Y en una de esas estaba el pasado
19 de agosto cuando topé con una noticia que me resultó ciertamente
estrambótica. Contaba la historia de Abigail Salgado, una coruñesa de 26 años
que en 2011 se presentó a unas oposiciones convocadas por la Junta de Galicia
que, de aprobarlas, le permitiría ocupar plaza docente en dicha Comunidad
Autónoma. Dado que había cursado sus estudios secundarios fuera de Galicia,
necesitaba superar una prueba adicional que acreditase el nivel en lengua
gallega que el puesto requería. Y ahí es donde la puerca torció el rabo, porque
los exámenes se fijaron para un sábado y la susodicha, miembro de la iglesia
Adventista, se negó a tomar parte en ellos dado que, para su feligresía, el
sábado es un día dedicado por completo a Dios. “Podemos estar con la familia o
amigos, pero no trabajar ni estudiar”, arguyó la aspirante. A pesar de tan
contundente argumento, el Gobierno autonómico se negó a posponerla, con lo que
la devota y estricta Abigail quedó excluida del proceso. Y, sintiendo
injustificadamente vulnerados los derechos referentes a sus creencias, al
amparo de la Constitución Española, la
Ley de Libertad Religiosa de 1980 y el convenio firmado en 1992 entre el Estado
Español y la Federación de Entidades Religiosas Evangélicas de España, inició
su periplo judicial. Tras cuatro años de lucha, qué digo lucha, de cruzada
contra unos poderes públicos insensibles ante el credo adventista, el Tribunal
Supremo le ha dado la razón y le otorga el derecho a realizar la prueba en un
día que no sea sábado. ¡Chúpate esa, marquesa! Si logra una puntuación igual o
superior al último seleccionado, obtendrá la ansiada plaza de funcionario.
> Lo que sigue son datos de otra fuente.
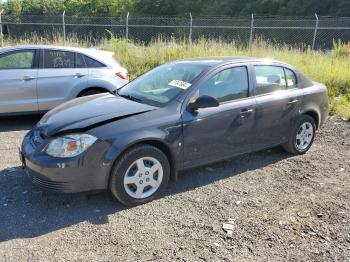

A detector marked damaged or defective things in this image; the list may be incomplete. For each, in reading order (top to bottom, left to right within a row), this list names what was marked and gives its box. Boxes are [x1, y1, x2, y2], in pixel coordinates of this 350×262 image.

crumpled hood [37, 93, 157, 136]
No dudaré de que, legalmente, el
contencioso tenía que acabar así. O quizás sí lo dudo, porque la heterogeneidad
de los jueces españoles es inconmensurable y desconcertante. Pero no consigo
entender el busilis del asunto. Una cosa es impedir que se persiga a alguien
porque profese una religión o una creencia religiosa, por más absurda que
esta pueda parecernos al resto de los
mortales, y otra muy distinta es que el Estado deba adaptarse, en su
funcionamiento, a las peculiaridades doctrinales de los administrados, con lo
que su aconfesionalidad deviene en humo de pajas. Mentales, mayormente. Si
atendemos a los días sagrados de las cinco grandes religiones, de jueves a
domingo están cogidos. De modo que cualquier trabajador de este país que
profesara cualquiera de ellas, según la jurisprudencia creada, tendría derecho
a no trabajar ni opositar el día que corresponda a la suya. Y como tengo el
convencimiento de que esta España de mis dolores, con frecuencia, es
estupendamente excesiva en la memez, yo, agnóstico e iconoclasta, me siento
desamparado. Me malicio que me obligarán a trabajar domingos y festivos para
subir la ratio. Y a saber hasta cuándo. Y esto último es lo que más me angustia
porque lo que estoy deseando es jubilarme ya de una puñetera vez.